* _Text_
>> Begin

5. Naan de queso al vapor con trufa, Maíz y parmesano acumulado (steamed cheese naan with truffle) This was the most flavorful bite of the night for me. I loved it. Super simple but ridiculous in flavor.
6. Vichysoisse de espárragos blancos y mantequilla tostada, arroz rojo japonés, yuzu, pimienta dando y siracha casera ; condimento de cochinillo asado (white asparagus vichyssoise with suckling pig) – up until here every bite was just an explosion of flavor. this dish was nice ,but definitely the least memorable of the whole meal.
7. Ventresca de atún rojo a la brasa con fettuccine del mar al pesto de shiso y lima. Huevos rotos de codorniz botarga y salsa de barbacoa china (braised tuna belly with qualis egg and sea fettuccine with shiso pesto) – the plating of this was just gorgeous. It was super delicious too but visually it was just a wonder.
8. Corte de bacon helado y remolacha – so this was so fast i didn’t even take a picture. Whilst eating the pork belly you gut this tiny amazing little bite of bacon ice cream in a beetroot crisp. The ice cream was to die for and the crisp, well it didn’t taste much like beetroot which made me happy.

>> End

* _Stored records_
>> Begin

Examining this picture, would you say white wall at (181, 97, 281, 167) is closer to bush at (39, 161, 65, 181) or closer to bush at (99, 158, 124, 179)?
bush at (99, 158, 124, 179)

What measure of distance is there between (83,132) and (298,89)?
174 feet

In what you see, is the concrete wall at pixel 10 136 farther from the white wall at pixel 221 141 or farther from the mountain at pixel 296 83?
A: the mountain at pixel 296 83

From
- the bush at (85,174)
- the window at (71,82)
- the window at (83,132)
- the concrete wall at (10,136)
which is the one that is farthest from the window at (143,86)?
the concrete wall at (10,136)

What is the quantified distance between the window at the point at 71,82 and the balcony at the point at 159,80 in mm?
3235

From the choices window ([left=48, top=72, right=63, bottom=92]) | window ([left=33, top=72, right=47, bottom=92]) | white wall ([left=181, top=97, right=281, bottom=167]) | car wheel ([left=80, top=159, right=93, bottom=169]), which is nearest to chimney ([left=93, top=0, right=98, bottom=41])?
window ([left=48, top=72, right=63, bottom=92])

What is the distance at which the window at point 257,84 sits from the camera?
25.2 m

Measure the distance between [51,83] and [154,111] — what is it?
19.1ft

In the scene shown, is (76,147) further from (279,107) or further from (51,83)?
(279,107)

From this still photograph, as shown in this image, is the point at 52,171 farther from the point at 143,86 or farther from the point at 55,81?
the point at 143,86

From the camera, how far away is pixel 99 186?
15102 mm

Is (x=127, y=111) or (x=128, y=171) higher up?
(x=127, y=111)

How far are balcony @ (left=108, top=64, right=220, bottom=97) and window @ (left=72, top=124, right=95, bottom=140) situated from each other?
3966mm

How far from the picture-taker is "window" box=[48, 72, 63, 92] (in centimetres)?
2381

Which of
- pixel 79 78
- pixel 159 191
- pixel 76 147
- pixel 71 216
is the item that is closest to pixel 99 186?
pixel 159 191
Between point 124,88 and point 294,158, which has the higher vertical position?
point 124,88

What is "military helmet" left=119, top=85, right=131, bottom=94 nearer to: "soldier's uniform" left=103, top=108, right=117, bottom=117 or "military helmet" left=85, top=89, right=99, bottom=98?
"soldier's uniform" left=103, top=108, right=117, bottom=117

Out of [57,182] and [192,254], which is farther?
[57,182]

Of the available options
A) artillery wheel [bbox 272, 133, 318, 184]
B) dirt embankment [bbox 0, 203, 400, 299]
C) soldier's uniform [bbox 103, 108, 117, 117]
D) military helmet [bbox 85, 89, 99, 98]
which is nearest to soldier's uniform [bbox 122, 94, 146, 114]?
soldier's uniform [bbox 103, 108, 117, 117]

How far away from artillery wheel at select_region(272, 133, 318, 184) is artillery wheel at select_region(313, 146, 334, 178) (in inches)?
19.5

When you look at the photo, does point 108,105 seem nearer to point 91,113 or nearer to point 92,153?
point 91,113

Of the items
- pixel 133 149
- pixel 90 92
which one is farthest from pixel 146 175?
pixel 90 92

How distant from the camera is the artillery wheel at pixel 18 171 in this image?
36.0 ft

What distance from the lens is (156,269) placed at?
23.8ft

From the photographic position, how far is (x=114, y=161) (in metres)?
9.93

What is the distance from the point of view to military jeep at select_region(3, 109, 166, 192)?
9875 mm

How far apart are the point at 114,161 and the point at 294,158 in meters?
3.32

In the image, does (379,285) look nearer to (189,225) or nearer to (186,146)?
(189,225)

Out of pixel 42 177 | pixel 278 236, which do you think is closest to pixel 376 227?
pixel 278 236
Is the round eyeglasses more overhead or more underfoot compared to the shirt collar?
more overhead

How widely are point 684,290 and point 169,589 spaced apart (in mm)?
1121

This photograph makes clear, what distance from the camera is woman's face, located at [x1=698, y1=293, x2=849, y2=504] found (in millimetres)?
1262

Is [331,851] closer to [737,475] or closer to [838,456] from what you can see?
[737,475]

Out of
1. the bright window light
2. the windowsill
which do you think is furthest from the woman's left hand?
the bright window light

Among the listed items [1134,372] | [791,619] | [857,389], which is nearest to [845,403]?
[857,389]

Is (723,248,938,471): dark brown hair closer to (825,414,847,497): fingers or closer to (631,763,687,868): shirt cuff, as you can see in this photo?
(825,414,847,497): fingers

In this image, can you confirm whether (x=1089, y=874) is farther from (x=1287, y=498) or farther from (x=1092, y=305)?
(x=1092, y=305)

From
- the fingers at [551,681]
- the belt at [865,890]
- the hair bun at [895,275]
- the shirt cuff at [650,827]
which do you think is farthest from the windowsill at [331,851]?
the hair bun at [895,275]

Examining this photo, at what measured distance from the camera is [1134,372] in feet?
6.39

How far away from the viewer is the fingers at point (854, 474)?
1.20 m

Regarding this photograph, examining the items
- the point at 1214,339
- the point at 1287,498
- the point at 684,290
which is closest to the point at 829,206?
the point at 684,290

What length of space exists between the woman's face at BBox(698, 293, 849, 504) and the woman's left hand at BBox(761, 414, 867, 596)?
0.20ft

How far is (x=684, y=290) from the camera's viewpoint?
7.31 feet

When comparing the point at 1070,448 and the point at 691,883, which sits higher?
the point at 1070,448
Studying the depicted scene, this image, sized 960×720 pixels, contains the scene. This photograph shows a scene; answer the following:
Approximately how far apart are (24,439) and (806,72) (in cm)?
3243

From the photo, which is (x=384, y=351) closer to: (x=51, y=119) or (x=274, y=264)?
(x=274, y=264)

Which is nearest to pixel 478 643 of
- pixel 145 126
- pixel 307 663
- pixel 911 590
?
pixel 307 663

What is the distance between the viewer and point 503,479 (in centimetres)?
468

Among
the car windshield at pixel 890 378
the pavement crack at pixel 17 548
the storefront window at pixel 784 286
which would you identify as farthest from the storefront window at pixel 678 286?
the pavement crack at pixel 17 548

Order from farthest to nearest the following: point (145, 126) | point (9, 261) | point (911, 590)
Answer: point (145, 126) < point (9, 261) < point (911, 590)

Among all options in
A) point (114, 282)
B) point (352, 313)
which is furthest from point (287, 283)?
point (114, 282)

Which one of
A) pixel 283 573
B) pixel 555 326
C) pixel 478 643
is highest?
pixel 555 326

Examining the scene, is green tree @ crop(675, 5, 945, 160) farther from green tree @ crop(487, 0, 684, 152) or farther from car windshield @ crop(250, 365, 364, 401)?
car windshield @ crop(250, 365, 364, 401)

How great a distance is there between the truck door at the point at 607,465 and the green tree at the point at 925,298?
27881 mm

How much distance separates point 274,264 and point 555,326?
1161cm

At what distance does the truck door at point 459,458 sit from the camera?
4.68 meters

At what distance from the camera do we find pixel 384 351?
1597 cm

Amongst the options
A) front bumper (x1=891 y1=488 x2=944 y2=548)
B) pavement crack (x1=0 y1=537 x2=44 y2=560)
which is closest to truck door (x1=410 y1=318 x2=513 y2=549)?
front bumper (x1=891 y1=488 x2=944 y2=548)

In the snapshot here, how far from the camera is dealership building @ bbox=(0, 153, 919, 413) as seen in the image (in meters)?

>> End

* _Exercise tasks_
**A)** From the tasting menu review, reproduce the passage between "5. Naan de queso" and "the whole meal.", inclusive, swapping "suckling pig" for "roast pig".
**B)** Answer these questions about the tasting menu review:
(i) Which dish did the writer call the most flavorful bite of the night?
(ii) Which dish was described as the least memorable of the whole meal?
(iii) What was the bacon ice cream served in?
**C)** List every course number that appears in the tasting menu review.
The items have no connection to the review of the tasting menu.

* _Exercise answers_
**A)**
5. Naan de queso al vapor con trufa, Maíz y parmesano acumulado (steamed cheese naan with truffle) This was the most flavorful bite of the night for me. I loved it. Super simple but ridiculous in flavor.
6. Vichysoisse de espárragos blancos y mantequilla tostada, arroz rojo japonés, yuzu, pimienta dando y siracha casera ; condimento de cochinillo asado (white asparagus vichyssoise with roast pig) – up until here every bite was just an explosion of flavor. this dish was nice ,but definitely the least memorable of the whole meal.

**B)**
(i) The steamed cheese naan with truffle (course 5).
(ii) The white asparagus vichyssoise with suckling pig (course 6).
(iii) A beetroot crisp.

**C)** 5, 6, 7, 8